• [Supplied text]:

########################################

Yet Another Anniversary

Hello from the official Hamburger Funeral evening Meeting.  There are so many of us at the hotel in Sarasota, that the staff have given us access to the meeting room for us to congregate.  We have met here each evening to revel in the experience of the day and enjoy the camaraderie (and adult beverages). 

If things had gone differently, I would have had my 4-month follow-up CT scans today — on the 1 year anniversary of my Whipple surgery.  Of course, I put off the scans in lieu of being in a different state, but it’s hard not to reflect on the parallel between the outcome of my father’s fight and my own personal fight.  Interestingly, I have been asked to speak for the family at the funeral service.  I will spend tomorrow considering what I will say, but I am sure it will have a couple of prominent themes:

  • the fact that my father is a fighter
  • the similarity between his and my own health situation

My step-mom has told me that I do not have to be somber, but I can be my same humorous self; I wonder if she is aware of the blank check she has written for me.  (Of course, I have to say that I thought about bringing my “I’m Not Dead Yet” t-shirt for this trip, but even *I* had enough sense not to do that.

I appreciate the outpouring of thoughts and prayers from everyone.  I still have a whole lot of emotions running through my head at the moment, but I’m adapting.

########################################

• [Extracted information]:
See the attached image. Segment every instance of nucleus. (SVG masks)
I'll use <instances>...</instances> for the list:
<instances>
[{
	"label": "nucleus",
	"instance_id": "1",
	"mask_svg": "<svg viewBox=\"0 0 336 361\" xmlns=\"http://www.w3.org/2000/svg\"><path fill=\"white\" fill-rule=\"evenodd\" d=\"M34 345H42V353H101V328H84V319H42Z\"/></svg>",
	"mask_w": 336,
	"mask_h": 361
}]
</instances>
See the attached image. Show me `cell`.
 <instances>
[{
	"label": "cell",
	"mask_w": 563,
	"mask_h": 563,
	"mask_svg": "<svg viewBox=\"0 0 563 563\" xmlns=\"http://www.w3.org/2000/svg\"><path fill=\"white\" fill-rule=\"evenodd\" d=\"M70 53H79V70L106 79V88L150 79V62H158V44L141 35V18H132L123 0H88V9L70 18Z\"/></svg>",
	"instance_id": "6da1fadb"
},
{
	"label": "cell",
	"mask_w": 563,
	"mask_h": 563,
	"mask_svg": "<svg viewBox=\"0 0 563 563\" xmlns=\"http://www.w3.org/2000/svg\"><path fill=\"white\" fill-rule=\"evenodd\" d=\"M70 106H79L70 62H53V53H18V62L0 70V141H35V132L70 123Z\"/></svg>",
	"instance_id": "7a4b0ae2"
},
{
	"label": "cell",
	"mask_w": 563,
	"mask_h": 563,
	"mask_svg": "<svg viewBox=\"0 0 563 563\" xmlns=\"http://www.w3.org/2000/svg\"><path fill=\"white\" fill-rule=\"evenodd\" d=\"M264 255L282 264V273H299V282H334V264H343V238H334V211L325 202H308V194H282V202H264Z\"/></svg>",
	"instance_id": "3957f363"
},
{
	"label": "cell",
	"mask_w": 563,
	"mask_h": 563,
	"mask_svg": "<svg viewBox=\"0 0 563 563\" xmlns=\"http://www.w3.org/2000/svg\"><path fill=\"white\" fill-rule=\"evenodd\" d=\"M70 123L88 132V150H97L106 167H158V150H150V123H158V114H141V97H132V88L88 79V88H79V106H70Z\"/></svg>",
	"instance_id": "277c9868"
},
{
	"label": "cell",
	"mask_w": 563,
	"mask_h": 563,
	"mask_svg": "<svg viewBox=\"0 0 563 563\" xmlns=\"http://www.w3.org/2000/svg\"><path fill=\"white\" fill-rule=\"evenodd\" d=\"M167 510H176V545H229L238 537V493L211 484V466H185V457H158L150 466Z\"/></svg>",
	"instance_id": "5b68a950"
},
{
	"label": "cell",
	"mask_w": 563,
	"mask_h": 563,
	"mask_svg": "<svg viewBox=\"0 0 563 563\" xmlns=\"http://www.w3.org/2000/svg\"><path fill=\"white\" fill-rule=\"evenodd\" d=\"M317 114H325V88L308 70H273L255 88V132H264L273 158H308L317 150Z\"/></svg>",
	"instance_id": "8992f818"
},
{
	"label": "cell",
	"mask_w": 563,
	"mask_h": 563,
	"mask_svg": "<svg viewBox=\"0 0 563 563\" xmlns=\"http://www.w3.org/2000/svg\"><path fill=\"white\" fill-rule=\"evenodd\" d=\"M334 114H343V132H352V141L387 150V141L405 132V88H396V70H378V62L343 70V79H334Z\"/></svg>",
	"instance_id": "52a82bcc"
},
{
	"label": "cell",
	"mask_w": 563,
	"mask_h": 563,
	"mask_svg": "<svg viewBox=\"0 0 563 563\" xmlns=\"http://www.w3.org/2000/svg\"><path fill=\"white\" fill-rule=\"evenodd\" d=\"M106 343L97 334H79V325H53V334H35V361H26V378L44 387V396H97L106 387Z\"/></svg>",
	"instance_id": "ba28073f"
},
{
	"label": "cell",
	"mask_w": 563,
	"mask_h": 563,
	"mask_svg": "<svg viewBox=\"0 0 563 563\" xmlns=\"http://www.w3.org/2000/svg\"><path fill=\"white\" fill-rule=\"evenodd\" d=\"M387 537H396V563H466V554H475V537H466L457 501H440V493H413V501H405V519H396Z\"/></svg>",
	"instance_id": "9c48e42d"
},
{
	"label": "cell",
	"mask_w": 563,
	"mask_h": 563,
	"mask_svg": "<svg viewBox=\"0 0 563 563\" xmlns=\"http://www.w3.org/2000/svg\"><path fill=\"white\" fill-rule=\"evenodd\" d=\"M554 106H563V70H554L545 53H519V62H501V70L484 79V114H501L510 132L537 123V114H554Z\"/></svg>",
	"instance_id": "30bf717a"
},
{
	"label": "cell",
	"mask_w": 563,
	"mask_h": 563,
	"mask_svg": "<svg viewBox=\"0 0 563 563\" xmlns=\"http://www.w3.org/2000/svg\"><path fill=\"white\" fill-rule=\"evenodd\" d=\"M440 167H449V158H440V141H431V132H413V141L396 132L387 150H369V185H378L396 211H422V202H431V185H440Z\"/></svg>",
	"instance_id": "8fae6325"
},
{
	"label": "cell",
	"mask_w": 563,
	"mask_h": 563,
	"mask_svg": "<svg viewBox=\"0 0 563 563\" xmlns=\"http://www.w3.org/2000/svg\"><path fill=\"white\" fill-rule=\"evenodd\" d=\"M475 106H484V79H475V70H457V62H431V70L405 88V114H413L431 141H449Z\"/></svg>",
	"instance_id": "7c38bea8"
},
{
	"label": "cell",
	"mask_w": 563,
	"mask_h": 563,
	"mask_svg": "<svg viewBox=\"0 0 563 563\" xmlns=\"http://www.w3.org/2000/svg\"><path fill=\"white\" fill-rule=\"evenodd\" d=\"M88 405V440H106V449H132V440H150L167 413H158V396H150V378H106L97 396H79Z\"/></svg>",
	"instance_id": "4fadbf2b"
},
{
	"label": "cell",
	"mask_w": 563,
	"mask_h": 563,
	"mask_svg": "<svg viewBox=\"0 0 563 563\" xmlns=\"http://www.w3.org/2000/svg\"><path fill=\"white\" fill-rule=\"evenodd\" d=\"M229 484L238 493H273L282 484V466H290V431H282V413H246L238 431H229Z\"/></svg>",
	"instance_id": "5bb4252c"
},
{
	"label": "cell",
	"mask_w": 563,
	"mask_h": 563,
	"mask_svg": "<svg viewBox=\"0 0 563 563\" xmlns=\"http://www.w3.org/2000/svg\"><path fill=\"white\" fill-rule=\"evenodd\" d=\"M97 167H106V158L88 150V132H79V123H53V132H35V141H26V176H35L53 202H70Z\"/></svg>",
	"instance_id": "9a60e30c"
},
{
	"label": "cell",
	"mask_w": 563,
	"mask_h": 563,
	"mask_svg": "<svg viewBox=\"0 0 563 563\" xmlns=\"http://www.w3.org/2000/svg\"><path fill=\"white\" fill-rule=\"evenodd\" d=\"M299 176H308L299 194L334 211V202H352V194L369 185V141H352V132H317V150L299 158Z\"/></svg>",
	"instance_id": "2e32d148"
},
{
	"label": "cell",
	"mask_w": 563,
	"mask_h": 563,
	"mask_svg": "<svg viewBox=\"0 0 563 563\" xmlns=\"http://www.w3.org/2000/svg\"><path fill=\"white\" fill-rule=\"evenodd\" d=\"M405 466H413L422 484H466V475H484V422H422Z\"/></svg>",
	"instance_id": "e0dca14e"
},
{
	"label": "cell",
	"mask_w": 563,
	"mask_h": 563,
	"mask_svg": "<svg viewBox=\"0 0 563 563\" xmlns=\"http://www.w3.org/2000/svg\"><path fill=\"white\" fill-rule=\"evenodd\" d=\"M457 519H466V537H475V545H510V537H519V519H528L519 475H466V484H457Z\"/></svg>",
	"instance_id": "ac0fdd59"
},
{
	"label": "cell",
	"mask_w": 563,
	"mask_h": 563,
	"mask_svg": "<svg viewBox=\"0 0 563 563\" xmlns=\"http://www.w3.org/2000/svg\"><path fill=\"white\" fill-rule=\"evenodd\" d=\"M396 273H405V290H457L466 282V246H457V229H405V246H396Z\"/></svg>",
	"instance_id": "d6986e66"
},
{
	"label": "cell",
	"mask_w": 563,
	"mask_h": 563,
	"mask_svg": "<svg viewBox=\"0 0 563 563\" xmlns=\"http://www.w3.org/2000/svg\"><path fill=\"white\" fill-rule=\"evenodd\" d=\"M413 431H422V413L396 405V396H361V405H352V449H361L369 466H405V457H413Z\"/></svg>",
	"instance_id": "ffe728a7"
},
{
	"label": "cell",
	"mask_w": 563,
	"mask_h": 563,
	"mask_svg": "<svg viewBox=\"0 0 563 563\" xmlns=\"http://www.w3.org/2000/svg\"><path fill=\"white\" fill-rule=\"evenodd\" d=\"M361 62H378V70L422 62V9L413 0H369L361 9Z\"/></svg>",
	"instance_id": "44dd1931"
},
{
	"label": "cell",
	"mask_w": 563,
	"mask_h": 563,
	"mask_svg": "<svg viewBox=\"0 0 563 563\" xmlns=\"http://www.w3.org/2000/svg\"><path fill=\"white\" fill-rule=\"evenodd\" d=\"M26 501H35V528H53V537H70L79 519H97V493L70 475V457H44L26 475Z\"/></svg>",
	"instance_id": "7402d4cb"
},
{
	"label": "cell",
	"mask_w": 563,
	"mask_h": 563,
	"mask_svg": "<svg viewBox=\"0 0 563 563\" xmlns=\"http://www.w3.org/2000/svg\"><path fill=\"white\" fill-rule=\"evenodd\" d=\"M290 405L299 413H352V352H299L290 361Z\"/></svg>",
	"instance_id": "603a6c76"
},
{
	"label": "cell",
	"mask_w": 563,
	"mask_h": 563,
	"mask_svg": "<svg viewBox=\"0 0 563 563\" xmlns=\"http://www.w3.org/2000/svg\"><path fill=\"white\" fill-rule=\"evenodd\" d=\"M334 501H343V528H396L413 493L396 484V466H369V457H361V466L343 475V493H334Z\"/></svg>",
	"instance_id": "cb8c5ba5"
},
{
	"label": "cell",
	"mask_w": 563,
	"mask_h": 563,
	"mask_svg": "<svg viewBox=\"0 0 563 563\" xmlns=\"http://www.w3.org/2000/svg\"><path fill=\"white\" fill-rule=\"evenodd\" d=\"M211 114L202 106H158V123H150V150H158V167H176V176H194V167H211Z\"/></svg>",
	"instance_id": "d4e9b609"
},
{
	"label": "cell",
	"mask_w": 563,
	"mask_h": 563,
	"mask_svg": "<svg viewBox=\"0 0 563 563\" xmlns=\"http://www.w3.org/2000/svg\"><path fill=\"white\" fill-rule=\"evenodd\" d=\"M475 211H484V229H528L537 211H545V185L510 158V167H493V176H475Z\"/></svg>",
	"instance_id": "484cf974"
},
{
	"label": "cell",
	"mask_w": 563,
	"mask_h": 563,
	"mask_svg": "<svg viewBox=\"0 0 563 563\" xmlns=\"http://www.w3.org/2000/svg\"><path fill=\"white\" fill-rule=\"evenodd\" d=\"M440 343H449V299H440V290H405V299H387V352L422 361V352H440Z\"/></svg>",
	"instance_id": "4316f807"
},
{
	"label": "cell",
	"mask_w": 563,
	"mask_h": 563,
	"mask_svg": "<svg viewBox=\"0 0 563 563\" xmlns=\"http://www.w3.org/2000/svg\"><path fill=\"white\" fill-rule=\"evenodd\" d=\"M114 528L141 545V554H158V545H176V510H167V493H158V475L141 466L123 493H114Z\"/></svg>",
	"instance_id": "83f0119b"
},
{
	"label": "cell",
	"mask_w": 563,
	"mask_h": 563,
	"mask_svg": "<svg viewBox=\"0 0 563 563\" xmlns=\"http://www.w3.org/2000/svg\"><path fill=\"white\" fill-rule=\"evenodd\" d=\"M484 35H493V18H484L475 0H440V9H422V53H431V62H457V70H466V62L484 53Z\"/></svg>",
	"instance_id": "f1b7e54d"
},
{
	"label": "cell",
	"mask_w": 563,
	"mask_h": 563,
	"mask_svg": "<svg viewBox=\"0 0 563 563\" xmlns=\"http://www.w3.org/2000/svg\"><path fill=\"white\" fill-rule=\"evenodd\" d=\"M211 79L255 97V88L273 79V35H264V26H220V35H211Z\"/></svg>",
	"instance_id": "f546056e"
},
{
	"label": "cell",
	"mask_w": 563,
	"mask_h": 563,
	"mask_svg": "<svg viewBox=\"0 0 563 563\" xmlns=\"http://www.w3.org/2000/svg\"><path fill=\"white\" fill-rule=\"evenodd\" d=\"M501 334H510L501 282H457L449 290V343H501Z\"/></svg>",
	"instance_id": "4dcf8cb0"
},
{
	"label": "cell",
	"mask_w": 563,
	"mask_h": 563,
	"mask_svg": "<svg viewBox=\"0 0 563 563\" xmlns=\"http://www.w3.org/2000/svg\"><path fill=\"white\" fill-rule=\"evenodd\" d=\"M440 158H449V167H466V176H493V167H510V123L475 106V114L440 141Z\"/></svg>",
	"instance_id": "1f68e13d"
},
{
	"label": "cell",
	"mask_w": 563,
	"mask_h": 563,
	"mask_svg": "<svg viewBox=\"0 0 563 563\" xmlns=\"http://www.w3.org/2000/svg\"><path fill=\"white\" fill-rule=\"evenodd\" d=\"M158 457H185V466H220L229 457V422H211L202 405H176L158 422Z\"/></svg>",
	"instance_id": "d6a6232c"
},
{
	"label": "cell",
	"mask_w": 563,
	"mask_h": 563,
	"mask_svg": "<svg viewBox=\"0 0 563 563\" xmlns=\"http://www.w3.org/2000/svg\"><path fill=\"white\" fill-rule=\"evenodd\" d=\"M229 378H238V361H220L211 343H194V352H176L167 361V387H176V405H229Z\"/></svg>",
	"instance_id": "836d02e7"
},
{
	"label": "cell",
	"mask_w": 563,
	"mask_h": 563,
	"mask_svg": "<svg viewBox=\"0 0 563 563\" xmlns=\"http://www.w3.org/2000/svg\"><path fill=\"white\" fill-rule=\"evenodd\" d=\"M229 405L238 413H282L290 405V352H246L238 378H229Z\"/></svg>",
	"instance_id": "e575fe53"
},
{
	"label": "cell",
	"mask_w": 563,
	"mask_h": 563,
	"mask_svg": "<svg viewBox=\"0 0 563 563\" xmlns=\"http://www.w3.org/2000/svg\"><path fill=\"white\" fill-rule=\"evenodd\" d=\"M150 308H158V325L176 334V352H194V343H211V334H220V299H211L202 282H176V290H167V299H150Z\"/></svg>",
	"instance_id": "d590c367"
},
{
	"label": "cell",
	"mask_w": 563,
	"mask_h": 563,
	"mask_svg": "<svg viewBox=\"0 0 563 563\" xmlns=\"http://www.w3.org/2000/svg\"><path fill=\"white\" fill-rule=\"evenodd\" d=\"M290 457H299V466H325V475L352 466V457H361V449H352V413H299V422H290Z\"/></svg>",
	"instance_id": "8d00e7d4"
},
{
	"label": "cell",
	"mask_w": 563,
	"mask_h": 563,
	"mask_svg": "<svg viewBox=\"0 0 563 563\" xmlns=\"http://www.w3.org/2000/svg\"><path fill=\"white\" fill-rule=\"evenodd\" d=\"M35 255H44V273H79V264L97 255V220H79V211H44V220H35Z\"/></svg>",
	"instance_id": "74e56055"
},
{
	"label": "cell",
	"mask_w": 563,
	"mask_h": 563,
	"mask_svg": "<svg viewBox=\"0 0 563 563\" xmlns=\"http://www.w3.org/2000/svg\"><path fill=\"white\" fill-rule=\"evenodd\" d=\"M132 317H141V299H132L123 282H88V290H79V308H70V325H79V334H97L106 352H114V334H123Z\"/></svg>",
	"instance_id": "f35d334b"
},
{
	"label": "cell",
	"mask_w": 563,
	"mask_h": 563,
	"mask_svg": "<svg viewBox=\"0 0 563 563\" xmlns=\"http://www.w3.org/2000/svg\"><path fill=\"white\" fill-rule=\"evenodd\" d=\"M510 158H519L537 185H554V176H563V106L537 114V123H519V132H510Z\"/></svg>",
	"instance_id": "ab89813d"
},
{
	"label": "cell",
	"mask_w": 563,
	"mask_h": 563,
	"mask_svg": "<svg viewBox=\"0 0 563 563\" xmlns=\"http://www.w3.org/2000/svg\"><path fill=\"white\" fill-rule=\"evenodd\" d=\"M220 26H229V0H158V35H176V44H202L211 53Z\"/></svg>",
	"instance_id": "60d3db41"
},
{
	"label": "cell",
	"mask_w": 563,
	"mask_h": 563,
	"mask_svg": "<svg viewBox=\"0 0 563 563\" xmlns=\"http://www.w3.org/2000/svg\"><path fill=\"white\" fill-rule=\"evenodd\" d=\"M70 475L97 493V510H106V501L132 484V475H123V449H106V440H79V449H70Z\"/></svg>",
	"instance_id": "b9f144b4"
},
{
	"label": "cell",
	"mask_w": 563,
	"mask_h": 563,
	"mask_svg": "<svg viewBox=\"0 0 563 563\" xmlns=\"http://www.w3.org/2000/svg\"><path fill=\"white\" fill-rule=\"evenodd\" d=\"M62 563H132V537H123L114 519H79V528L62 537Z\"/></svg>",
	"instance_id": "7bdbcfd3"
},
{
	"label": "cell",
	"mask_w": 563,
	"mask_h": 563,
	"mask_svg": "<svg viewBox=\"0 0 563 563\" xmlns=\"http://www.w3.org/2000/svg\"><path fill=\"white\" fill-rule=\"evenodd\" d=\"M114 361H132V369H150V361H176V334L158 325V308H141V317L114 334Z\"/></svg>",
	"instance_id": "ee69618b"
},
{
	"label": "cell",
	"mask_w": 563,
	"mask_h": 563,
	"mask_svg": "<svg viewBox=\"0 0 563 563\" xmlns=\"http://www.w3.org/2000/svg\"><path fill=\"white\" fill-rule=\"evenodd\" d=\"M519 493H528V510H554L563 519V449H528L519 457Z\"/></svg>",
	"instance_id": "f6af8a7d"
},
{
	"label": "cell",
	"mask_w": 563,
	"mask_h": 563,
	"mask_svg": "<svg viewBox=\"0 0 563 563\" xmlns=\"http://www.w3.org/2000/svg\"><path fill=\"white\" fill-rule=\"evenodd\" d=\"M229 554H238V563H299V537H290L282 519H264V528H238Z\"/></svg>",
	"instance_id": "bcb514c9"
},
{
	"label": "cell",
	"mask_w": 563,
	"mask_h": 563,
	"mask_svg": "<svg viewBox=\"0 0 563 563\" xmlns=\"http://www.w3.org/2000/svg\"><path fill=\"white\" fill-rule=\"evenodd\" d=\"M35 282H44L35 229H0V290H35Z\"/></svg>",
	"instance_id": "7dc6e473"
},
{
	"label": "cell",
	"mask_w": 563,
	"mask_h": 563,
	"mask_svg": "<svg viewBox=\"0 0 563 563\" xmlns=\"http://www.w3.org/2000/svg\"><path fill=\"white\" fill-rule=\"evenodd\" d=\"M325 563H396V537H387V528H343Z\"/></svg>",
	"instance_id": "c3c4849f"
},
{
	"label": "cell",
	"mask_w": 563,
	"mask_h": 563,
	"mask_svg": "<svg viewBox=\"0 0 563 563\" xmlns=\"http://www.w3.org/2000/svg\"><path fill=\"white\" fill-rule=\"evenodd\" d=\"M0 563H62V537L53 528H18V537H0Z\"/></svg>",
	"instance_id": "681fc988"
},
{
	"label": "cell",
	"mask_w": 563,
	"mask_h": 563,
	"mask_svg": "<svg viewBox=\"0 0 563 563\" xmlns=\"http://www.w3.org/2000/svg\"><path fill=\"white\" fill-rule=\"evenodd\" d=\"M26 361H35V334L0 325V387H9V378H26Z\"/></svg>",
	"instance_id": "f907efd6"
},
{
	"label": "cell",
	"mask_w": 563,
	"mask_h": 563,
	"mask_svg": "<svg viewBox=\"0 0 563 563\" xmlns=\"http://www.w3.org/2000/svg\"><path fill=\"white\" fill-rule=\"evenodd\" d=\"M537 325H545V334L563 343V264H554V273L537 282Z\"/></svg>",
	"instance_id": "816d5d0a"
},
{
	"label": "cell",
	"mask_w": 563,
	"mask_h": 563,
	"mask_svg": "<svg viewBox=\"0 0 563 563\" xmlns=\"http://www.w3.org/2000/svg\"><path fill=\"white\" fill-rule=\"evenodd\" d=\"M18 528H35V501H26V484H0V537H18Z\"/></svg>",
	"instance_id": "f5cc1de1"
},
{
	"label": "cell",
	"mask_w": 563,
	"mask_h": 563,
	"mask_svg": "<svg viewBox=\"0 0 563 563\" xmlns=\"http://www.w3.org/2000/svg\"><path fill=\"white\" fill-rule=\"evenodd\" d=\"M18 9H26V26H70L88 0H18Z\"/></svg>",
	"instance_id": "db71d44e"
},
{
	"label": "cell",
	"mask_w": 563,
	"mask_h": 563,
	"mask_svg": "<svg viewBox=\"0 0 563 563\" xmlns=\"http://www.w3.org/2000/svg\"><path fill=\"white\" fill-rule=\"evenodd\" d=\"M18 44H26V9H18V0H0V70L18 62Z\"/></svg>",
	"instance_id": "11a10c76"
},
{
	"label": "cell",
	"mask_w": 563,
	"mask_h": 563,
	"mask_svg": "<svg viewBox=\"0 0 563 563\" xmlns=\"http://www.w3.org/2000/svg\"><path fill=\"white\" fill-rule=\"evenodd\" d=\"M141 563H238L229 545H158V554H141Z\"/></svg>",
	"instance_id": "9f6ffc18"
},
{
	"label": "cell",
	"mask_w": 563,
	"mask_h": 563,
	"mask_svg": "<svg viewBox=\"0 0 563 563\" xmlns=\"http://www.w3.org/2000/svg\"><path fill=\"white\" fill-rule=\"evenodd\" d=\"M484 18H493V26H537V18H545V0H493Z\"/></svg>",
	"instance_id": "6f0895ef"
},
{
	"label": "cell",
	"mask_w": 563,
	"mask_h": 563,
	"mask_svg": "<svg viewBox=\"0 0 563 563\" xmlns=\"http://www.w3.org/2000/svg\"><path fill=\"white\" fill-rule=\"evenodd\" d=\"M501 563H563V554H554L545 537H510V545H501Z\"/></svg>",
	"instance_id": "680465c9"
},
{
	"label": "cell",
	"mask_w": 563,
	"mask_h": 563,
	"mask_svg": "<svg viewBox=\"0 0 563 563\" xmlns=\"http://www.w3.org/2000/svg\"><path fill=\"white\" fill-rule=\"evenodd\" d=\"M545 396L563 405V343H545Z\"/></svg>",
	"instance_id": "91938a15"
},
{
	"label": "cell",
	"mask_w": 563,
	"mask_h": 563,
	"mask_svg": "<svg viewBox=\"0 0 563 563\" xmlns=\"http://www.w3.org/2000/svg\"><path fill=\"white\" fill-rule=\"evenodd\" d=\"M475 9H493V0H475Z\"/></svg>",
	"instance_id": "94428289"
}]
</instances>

########################################

According to the anniversary post, what would the writer have had on the one-year anniversary of the Whipple surgery if things had gone differently? The items after the anniversary post are not needed for this exercise.

• [Response]:
The writer's 4-month follow-up CT scans.